- Title: Senior Rabbi

Personal life
- Born: March 23, 1966 St. Louis, Missouri
- Died: May 8, 2020 (aged 54)
- Spouse: Matthew Kraus
- Children: 4
- Education: Tufts University

Religious life
- Religion: Judaism

= Sigma Faye Coran =

American rabbi (1966–2020)

Rabbi Sigma Faye Coran (March 23, 1966 - May 8, 2020) was Senior Rabbi at Rockdale Temple, Amberley, Ohio. She was the first woman to serve as the senior rabbi of a Cincinnati area congregation.

==Biography==
Coran was born in St. Louis, Missouri and grew up in Akron, Ohio. She studied clinical psychology and biology at Tufts University. She was ordained at Hebrew Union College.

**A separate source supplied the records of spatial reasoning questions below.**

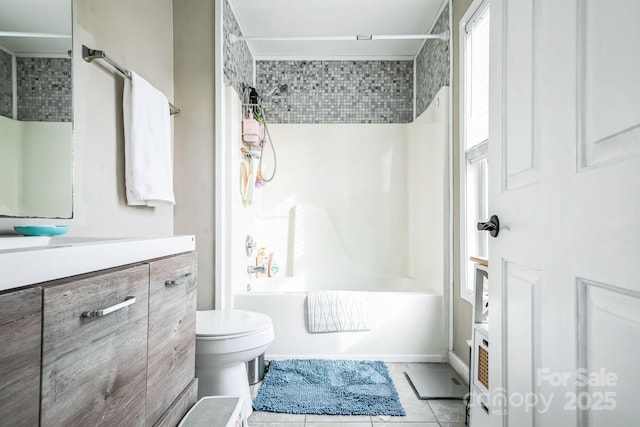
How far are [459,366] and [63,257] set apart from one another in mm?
2213

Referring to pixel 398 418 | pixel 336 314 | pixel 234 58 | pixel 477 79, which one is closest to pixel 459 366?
pixel 398 418

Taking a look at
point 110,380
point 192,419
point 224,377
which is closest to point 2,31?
point 110,380

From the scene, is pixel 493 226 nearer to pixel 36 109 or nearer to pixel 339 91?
pixel 36 109

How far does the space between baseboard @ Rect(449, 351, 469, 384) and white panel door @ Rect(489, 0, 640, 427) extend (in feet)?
3.84

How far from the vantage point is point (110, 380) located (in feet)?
2.44

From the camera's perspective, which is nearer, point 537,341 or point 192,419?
point 537,341

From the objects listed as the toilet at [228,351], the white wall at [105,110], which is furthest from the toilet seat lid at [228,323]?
the white wall at [105,110]

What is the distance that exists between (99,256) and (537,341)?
39.8 inches

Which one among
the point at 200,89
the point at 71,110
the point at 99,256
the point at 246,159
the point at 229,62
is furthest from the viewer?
the point at 246,159

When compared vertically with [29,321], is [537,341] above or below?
below

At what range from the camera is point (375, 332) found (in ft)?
7.54

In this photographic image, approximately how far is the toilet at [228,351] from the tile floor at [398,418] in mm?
135

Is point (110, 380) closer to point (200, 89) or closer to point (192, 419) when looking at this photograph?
point (192, 419)

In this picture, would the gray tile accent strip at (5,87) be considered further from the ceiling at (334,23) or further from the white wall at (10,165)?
the ceiling at (334,23)
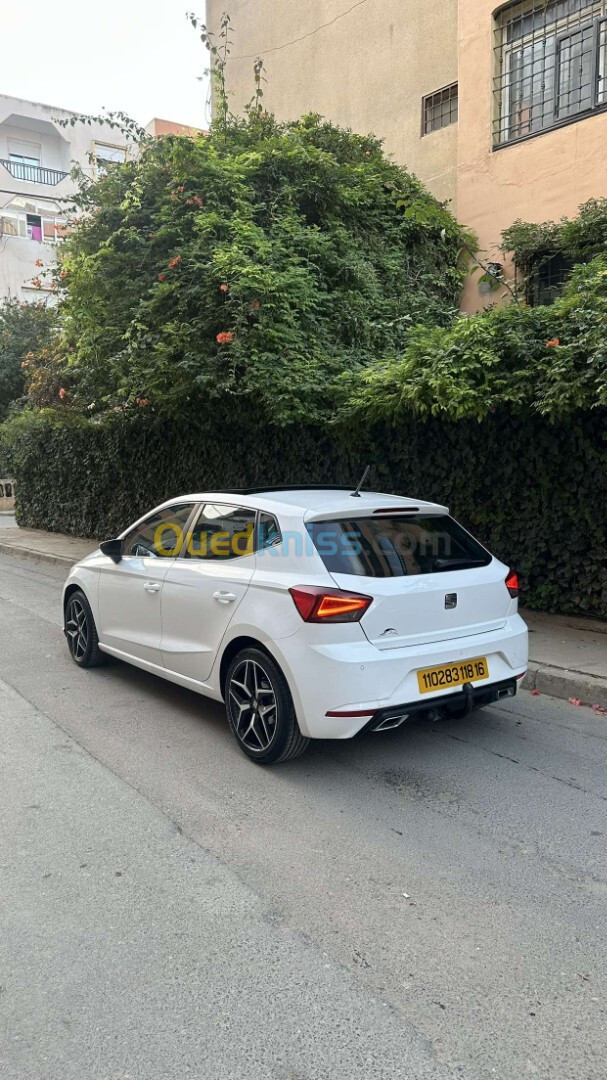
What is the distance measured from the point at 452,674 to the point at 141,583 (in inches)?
92.9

Coran served as Assistant Rabbi at Temple Emanuel in Worcester, Massachusetts from 1994 to 1999. Coran was appointed Senior Rabbi of Rockdale Temple, the oldest Jewish congregation in the United States west of the Allegheny Mountains, on July 1, 2004. She was the first woman to serve as the senior rabbi of a Cincinnati area congregation.

She married Rabbi Matthew Kraus with whom she had four children.

Rabbi Sigma Faye Coran died on May 8, 2020, of metastatic breast cancer.